-- REQUIRED TASK --
Gather and copy every line below that contains the string "nearer". Case counts.
-- Start of EXERCISE INPUT --
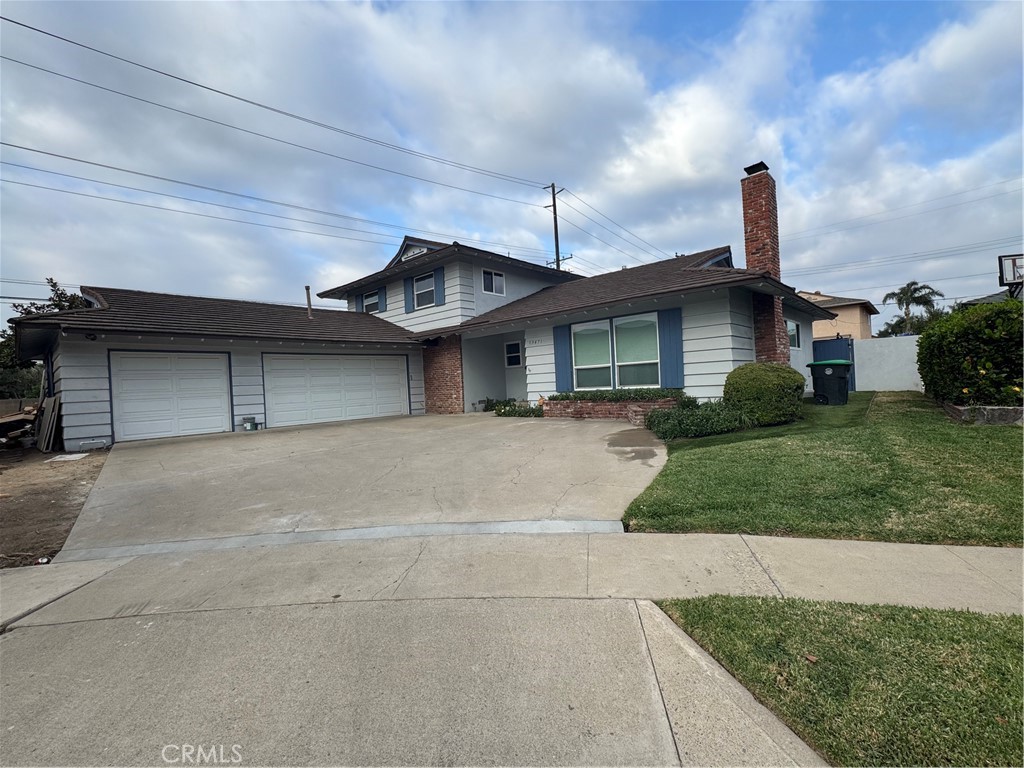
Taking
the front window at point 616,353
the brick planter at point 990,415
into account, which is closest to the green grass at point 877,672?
-- End of EXERCISE INPUT --
-- Start of EXERCISE INPUT --
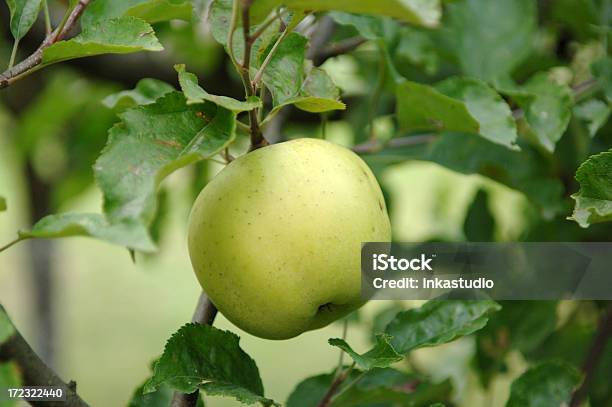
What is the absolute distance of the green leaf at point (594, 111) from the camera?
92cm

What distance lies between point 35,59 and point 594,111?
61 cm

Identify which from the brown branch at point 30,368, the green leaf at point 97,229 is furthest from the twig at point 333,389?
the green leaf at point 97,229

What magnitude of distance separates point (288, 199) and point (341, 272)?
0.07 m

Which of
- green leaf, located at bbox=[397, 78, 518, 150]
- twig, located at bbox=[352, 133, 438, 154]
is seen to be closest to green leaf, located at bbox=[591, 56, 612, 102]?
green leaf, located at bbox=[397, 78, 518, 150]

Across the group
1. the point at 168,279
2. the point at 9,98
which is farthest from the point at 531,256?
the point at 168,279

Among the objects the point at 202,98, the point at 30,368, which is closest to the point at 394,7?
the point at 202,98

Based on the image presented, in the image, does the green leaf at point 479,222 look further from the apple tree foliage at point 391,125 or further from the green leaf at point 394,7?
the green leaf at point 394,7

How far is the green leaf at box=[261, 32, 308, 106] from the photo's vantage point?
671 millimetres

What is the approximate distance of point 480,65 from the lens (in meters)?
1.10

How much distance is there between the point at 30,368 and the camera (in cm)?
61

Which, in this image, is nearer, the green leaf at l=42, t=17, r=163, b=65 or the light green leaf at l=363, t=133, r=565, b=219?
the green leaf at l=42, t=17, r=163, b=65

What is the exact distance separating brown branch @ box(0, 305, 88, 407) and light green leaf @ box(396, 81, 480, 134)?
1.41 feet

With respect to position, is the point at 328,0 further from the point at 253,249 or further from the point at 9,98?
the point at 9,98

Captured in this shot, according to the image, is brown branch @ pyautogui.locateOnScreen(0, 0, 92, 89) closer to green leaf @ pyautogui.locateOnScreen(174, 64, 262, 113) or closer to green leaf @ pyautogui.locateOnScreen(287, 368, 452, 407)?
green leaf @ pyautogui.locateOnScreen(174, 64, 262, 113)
-- End of EXERCISE INPUT --
-- Start of EXERCISE INPUT --
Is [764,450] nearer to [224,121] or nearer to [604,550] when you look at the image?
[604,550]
-- End of EXERCISE INPUT --
-- OUTPUT BELOW --
Which, in this image, is nearer, the green leaf at l=42, t=17, r=163, b=65 or the light green leaf at l=363, t=133, r=565, b=219?
Is [764,450] nearer to [224,121] or nearer to [604,550] when you look at the image?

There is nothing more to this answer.